I'll offer up that I've had a hard time wrapping my mind around them and that in practice it seems like you need to implement a check pointing operation on top of them which is necessarily not conflict-free, or your replication log will expand without bound & eventually overwhelm your system. (Though perhaps not, depending on your problem domain. Not CRDTs but in this interview the engineers discuss a massive, high frequency replication log that they don't checkpoint, which they've been running at scale for years. Though you could also say they implicitly checkpoint every trading day, and they're working on implementing checkpointing. https://signalsandthreads.com/state-machine-replication-and-...)
That being said I would use CRDTs for any greenfield collaboration project.
One common failure mode is that two people start typing at the beginning of the same line, and rather than getting two lines, it alternates characters. At least, Etherpad did this.
Has anyone used Yjs in practice? I've tried recently but the docs seem terribly unfinished sadly. And their lacking examples of how to use it for another purpose (other than text editing).
Yjs is being quite heavily used in the industry[1], and being researched by even more companies. There are also demos showing how to integrate it with an existing rich text editors[2]. If you have some ideas about the missing parts, you could also open topic on discuss.yjs.dev - the documentation page (https://docs.yjs.dev) has tons of useful links thou.
Re. other purpose projects - Yjs/Yrs main target are sequential data structures (text, arrays), but it also has support for maps and xml-like elements. In general you can build most data structures with it. I agree that it would be nice to have some other applications in demos though.
I remember reading about it in one of Martin Kleppmann’s papers, though I can’t remember which one.
It’s an ordering problem that comes from some of the simpler ordering algorithms. For Diamond types I’m using a variant of Yjs’s ordering. But even RGA doesn’t have this problem because each character’s insert location is specified by naming the character immediately to the left when that character was typed.

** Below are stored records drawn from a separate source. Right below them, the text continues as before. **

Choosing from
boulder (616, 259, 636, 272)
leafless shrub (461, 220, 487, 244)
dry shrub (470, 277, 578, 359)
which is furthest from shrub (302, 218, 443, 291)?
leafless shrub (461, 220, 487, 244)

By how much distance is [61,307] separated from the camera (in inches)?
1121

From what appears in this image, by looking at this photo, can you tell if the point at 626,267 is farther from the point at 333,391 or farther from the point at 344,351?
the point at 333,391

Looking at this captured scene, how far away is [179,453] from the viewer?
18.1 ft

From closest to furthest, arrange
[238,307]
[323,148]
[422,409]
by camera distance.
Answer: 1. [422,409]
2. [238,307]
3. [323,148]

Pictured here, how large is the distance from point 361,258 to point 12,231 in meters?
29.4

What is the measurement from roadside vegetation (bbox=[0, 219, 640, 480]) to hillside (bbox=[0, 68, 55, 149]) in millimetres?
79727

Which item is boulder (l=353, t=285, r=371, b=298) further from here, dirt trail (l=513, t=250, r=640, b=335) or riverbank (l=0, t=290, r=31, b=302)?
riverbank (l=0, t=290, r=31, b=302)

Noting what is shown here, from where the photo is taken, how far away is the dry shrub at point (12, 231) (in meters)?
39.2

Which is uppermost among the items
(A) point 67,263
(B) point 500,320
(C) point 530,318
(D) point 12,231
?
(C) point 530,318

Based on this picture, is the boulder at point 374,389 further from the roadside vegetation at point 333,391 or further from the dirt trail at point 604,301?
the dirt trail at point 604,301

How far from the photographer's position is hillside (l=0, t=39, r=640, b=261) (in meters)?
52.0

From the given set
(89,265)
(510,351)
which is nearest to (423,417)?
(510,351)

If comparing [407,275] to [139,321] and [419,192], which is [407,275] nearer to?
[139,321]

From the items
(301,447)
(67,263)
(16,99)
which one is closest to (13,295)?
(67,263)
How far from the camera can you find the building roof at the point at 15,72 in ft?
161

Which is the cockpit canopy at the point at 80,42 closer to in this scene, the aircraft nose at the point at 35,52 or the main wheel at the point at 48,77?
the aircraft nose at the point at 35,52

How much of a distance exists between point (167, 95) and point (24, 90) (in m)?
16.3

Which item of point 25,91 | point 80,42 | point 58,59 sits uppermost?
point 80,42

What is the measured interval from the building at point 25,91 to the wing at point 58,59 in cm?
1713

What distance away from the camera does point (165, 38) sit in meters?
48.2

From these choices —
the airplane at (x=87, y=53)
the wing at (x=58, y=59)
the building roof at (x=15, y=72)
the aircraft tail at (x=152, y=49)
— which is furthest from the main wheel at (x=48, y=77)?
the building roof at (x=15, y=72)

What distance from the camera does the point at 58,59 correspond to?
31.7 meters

This repository implements a few different list CRDTs using an insertion sort approach, where the algorithm scans for the appropriate location every time an insert happens. This is the scanning function for RGA (automerge’s algorithm):
And this is an interactive visualisation of how diamond types works (which uses Yjs’s algorithm instead), complete with run-length encoding: https://home.seph.codes/public/diamond-vis/
That being said I would use CRDTs for any greenfield collaboration project.